The no-tax mantra is also seemingly devoid of compassion. The no-tax position ignores warnings that thousands of seniors could be forced from nursing homes. The no-tax position seems unconcerned that hundreds of thousands of Medicaid recipients could lose access to health care. This no-tax creed, in the words of Ralph Waldo Emerson, is a “foolish consistency” that will eventually wreck our state.
It is also difficult to understand how a region so impacted by Judeo-Christian teaching can hold such a position. There is nothing in the Gospel to support the single-minded call of “no tax.” Jesus said, “render unto Caesar,” and it was taxes he was talking about. The Apostle Paul wrote, “Pay taxes to whom taxes are due.” Clearly, the Bible does not support the idea of not paying taxes as some particular Christian virtue.

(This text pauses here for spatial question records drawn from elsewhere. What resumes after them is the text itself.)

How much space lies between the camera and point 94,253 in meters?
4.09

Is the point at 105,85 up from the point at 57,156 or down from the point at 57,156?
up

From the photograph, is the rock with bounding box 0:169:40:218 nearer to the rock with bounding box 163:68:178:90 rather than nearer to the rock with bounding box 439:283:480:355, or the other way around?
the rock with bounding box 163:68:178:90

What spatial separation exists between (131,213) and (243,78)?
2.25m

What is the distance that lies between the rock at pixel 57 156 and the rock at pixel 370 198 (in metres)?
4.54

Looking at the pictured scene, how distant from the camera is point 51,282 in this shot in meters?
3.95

On the other hand, the Bible leaves little doubt about what God expects from us in regard to the “least of these” in our midst. Jesus, in concert with Old Testament prophets, made it clear that God is not pleased when the rich prosper and the poor go lacking. Jesus put it this way: “To whom much is given, much will be required.” The words of Jesus also remind us, “Blessed are the poor,” and warns us, “Woe to you who are rich.”
Amazingly, there are Christian leaders who have warned their constituency not to allow emotion to get in the way of maintaining the no-tax course. In other words, don’t let the plight of a bunch of poor people keep us from getting what we want. But in promoting such a position, these leaders violate the very motivation called for in Scripture. The Bible teaches us to have compassion for the poor and to work for justice on their behalf. The Bible says that we are to open our heart and our hands to the needy.
To finish the Emerson quote: “A foolish consistency is the hobgoblin of little minds, adored by little statesmen and philosophers and divines.” In other words, staking out a single-minded position and holding on to it regardless of the outcome is a decision not to deal with reality. Living in the real world means using the brains God gave us to think about what is happening. It also means having enough heart to consider the impact our choices will have on the weak and poor who are our neighbors. Sometimes no taxes is the right choice. But not now.